Cheat-Seeking Missles

Tuesday, November 15, 2005

UN Internet Confab Going South

Kofi Annan says the UN Internet summit in Tunisia is all about opening up communications and expanding transparency in the third world:

"Far from plotting its capture, the UN wants only to ensure the Internet's global reach. That effort is at the heart of this summit."

That would be a wonderful thing. Information is liberating; information kills corruption; information spreads wealth; information is the thing despots fear second most. (US Army Special Forces and the USMC hold the #1 spot.)
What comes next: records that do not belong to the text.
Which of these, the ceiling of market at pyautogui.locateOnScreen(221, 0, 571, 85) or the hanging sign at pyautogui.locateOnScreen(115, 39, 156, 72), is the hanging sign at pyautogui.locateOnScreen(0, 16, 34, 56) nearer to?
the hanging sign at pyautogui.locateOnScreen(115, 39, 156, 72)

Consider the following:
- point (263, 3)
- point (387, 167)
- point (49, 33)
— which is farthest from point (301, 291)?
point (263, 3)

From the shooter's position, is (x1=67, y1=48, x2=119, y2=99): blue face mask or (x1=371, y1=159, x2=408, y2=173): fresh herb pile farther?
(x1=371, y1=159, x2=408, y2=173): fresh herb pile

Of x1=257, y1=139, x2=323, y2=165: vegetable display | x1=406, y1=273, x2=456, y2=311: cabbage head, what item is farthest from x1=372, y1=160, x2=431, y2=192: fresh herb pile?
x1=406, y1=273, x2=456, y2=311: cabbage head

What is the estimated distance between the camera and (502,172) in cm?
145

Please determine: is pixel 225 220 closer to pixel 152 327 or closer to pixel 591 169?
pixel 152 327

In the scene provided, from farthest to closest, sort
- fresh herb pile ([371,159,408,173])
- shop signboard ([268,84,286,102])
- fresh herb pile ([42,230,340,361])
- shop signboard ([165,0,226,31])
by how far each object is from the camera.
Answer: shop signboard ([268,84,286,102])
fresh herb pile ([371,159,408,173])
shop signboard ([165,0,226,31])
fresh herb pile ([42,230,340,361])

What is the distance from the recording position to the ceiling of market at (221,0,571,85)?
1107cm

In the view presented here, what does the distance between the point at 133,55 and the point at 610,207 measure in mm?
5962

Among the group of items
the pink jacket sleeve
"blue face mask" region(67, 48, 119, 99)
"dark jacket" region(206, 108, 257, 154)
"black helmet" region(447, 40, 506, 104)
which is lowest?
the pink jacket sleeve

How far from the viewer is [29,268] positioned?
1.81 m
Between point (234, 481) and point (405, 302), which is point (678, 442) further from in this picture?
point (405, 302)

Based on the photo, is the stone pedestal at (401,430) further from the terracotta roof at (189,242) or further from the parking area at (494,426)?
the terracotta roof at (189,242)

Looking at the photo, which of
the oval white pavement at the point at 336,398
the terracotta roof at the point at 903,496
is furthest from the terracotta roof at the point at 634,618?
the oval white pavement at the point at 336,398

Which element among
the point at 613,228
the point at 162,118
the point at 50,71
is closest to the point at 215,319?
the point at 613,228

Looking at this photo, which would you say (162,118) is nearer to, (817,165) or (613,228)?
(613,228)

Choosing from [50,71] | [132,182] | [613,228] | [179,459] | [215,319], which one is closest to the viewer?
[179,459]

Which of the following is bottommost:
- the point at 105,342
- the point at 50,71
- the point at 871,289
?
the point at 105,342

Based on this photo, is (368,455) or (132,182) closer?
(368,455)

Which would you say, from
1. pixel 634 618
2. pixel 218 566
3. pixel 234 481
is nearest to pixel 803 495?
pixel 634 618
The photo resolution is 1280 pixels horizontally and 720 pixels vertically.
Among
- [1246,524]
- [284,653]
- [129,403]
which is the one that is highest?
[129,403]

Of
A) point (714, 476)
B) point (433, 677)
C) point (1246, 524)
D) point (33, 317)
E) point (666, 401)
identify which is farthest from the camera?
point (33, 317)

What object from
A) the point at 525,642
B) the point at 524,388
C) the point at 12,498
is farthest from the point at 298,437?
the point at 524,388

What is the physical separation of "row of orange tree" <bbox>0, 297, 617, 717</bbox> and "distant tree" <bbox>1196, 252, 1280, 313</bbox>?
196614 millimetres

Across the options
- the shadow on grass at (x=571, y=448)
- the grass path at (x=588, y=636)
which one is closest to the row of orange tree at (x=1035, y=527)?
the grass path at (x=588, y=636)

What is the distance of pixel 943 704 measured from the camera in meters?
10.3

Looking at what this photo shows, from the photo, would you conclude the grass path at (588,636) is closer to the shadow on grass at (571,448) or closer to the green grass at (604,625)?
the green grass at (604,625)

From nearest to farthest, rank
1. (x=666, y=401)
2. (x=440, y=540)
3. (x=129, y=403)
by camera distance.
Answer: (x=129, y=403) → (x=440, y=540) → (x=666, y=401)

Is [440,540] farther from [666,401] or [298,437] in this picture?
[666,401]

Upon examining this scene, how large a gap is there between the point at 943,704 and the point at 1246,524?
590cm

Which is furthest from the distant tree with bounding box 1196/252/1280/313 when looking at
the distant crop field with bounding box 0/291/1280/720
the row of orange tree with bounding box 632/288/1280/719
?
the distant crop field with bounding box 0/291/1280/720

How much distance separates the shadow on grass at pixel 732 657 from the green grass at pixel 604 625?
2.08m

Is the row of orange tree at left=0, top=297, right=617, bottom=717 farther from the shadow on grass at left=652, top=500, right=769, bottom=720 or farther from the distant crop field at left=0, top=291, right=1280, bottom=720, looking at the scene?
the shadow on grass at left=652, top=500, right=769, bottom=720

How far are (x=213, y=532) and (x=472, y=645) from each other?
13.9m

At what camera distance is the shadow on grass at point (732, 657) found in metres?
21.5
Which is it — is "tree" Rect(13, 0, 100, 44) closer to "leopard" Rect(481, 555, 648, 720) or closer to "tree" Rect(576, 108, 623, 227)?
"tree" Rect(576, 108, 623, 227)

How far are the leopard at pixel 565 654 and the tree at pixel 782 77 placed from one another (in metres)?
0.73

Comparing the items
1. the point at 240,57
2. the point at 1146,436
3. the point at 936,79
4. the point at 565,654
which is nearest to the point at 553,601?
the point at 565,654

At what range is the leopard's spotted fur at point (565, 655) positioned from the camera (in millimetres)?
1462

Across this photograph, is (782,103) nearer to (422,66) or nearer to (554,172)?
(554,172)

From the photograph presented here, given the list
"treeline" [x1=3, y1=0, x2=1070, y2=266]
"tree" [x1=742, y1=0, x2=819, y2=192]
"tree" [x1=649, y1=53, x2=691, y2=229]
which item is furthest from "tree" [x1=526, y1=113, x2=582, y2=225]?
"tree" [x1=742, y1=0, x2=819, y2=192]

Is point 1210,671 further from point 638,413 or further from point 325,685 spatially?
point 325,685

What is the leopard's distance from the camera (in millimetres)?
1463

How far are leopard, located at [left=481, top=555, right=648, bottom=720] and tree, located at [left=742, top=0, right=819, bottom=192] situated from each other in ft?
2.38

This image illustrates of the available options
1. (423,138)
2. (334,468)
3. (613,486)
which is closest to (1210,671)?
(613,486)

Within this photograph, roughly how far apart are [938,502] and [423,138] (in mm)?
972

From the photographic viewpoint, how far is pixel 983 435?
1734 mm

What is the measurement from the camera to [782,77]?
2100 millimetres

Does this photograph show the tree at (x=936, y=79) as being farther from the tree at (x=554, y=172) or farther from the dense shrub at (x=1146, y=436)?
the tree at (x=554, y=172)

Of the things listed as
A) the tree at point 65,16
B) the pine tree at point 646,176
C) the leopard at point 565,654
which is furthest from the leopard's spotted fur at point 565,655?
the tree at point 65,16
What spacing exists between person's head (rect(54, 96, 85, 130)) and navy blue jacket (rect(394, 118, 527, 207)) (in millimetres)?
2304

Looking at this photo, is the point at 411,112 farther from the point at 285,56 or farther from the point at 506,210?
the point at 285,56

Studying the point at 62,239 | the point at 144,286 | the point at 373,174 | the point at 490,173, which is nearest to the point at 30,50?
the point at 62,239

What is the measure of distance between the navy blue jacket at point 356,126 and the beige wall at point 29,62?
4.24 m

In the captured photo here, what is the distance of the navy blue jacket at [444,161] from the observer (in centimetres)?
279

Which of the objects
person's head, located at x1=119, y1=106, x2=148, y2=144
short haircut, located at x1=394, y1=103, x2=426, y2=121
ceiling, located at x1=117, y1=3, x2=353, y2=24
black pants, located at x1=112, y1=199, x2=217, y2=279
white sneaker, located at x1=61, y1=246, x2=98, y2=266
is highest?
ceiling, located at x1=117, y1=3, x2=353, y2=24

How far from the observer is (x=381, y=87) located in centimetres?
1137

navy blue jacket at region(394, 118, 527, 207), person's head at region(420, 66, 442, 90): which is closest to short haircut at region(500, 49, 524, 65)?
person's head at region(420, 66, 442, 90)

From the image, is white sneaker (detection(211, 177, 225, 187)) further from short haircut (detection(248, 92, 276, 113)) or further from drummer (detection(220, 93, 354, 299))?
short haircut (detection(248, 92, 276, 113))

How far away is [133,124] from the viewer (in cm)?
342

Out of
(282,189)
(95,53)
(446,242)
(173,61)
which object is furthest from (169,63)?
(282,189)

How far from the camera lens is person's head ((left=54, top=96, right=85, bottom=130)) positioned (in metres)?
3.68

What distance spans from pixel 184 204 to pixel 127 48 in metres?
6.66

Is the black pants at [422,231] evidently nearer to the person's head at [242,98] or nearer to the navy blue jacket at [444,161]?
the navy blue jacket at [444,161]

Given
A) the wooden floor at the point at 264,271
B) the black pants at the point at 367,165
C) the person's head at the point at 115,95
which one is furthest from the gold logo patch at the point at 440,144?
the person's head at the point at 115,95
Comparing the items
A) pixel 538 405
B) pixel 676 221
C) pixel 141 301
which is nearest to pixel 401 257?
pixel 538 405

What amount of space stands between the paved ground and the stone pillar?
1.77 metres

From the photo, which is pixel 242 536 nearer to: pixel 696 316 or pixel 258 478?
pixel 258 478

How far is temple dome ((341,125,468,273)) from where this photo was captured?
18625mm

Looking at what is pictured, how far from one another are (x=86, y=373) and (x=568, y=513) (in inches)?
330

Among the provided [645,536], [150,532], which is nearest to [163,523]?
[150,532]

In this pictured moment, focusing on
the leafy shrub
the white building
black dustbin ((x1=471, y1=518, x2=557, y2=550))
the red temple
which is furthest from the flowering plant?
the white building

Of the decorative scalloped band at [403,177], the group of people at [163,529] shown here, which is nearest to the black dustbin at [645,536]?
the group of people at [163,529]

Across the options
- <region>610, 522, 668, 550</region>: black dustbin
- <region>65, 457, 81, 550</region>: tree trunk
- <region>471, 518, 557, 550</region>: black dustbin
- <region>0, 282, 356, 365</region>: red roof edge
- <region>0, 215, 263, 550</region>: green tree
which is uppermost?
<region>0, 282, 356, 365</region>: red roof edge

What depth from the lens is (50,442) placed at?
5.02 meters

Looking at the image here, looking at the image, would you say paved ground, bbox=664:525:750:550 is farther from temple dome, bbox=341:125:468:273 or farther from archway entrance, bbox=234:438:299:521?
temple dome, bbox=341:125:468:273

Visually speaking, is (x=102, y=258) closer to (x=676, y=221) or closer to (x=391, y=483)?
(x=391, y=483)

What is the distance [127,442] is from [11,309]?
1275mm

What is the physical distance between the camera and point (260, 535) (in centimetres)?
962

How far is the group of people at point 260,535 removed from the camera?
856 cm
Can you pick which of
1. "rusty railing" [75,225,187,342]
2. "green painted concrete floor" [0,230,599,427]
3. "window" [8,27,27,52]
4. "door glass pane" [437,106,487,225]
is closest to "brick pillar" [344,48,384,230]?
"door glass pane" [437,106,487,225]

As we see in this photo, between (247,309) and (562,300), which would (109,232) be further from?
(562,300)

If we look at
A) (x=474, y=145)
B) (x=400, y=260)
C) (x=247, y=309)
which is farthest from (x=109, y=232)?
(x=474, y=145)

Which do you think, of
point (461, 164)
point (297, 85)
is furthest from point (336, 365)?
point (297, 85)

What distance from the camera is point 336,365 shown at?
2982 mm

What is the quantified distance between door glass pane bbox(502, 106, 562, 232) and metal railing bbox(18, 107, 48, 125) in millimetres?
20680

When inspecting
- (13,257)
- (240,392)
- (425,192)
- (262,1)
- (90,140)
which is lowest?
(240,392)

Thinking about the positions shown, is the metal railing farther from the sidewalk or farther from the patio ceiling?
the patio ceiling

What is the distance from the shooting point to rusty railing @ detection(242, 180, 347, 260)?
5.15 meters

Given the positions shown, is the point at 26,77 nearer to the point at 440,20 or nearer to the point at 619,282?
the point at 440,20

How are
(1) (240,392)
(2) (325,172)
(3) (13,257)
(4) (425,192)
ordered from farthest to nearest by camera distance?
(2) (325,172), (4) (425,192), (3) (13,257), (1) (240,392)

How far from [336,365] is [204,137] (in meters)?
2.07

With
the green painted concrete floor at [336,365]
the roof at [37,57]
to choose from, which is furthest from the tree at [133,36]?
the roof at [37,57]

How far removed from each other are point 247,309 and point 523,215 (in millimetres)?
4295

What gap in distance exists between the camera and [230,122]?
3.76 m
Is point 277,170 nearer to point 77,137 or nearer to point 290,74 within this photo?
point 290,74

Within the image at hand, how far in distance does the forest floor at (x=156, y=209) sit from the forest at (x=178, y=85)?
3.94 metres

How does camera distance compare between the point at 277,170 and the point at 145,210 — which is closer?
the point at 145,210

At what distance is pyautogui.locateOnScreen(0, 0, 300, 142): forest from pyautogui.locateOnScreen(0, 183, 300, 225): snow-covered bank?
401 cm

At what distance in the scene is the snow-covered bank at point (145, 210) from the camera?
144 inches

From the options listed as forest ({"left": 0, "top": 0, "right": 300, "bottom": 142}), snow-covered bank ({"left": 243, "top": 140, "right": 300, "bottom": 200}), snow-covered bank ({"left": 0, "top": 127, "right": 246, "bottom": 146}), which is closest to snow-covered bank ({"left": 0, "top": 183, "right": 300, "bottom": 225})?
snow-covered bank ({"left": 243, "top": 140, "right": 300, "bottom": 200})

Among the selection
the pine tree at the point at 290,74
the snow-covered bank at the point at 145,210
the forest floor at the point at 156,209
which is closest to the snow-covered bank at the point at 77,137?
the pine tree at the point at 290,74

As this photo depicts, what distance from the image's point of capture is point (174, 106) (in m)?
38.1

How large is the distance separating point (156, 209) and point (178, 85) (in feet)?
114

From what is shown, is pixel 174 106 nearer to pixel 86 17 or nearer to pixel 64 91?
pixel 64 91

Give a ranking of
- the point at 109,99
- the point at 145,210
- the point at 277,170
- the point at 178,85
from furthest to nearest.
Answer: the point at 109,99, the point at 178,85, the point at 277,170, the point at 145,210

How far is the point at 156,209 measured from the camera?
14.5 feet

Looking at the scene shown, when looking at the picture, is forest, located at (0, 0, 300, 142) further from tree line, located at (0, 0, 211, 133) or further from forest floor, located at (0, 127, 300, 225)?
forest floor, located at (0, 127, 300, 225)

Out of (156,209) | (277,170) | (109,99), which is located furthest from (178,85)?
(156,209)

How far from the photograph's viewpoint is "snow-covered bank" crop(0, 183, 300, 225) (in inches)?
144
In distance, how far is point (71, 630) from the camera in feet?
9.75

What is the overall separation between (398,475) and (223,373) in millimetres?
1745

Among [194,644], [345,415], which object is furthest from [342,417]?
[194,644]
But if the convention's all about the spread of information, how do explain this interchange at today's UN press briefing?
Question: Is the Secretary-General concerned that this conference in Tunisia is going to end up being really harmful to the image of the United Nations, as we have a sector of this conference working more towards narrowing the rights of the newspaper version and the Internet than it is to expanding freedom of the press?

Deputy Spokesman:
I would like to refer you to the quote from his statement, which I intentionally flagged today because I think it answers your questions from yesterday, as well as today. So I would like to refer you to that.

Question
: The conference itself, it seems to, there’s another e-mail today that says they want to stop cartoons in Danish newspapers and stuff like that. Is that the object of the UN? To narrow the freedoms of the press?

Deputy Spokesman
: [blah, blah, blah]

Question
: But when we get to the nuts and bolts, there’s things like how much, beyond the big words of freedom and so on and so forth, how much access do people have to the Internet. In Tunisia, they don’t have any. And how much control do States and bodies like this conference will exert over the press?

Deputy Spokesman
: Those are precisely the questions that need to be addressed by the Member States who are there. And the Secretary-General, yes, he uses big words, but that’s what he has; he has words. And that’s what he uses to move the process forward.
Can big words halt the word-controllers? No way. That's why the Internet must remain under the control of the world's bastion of free speech and free enterprise.